Posted on 23 April 2009

It’s common to put a lemon in a chicken’s cavity before roasting to keep the meat juicy and infuse with a citrus flavour. We decided to do something different and this recipe gives chicken a delicious twist, ideal for the coming winter months.

What you’ll need:
1 whole chicken (free-range, grain fed and good quality please! I never do battery chickens and beware of those not grain fed – they often taste like fish.)
1 orange, sliced into quarters
2 cinnamon sticks
1tsp whole cloves
1tsp paprika
1tsp cayenne pepper (or to taste)
1tsp ground cinnamon
1tsp honey
2T olive oil
20cm of string or sewing thread
rotisserie oven (a normal oven will do too, just cook as you would a roast chicken)
salt and pepper to taste

Here’s how: First up, push three orange quarters into the cavity of the chicken – you can slice them thinner if need be, whatever works for the size of your chicken. This sounds rather barbaric but once you get over it, chicken will never be the same! Next, push the cloves and cinnamon sticks into the cavity as well. The cloves will fall in easily but the orange and cinnamon may need some maneuvering around each other.

Rub the chicken’s skin with about 1T of olive oil, the paprika and cayenne pepper. If you have other spices you’d like to throw into the mix here, go ahead. Give it a good rub and massage, getting into all of the nooks and crannies but be careful not to tear the skin.

Use your string or thread to tie the chicken’s legs together to make sure the yummy stuff in the cavity doesn’t fall out. Rijk (my tripod carrier, dish washer, food taster, lighting manager and general hip attachment) got a little carried away and strung up the chicken as if it might make a run for it. On a rotisserie this isn’t a bad idea or bits start moving as it rotates.

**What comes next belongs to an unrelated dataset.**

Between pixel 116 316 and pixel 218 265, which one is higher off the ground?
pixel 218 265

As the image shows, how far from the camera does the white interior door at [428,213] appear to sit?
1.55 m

Push the spit through the cavity and out the other end and secure firmly in place. Pop the chicken into your rotisserie oven and start it turning. (If you don’t have a rotisserie, get one – they’re great – or pop in into the oven in a baking dish at 220 degrees Celsius).

In the meantime, make your basting by mixing the remaining olive oil with the honey, juice from the remaining orange quarter and salt and pepper. Pour a glass of wine, set a timer for 30 minutes and make a salad, some potatoes or whatever strikes your fancy.

After half an hour, use a basting brush to lightly paint your basting onto your now-golden and still-turning chicken. Be careful not to wipe all the spices off. Give it another 10 minutes and baste again. After about five minutes, give the chicken a poke with a sharp knife on the thigh or breast. If liquid runs out of the hole, it still needs some more time. Keep checking at five-minute intervals and when a new hole doesn’t leak, it’s done!

Carve the chicken, pour another glass of wine and enjoy. The leftovers are phenomenal on sarmies the next day.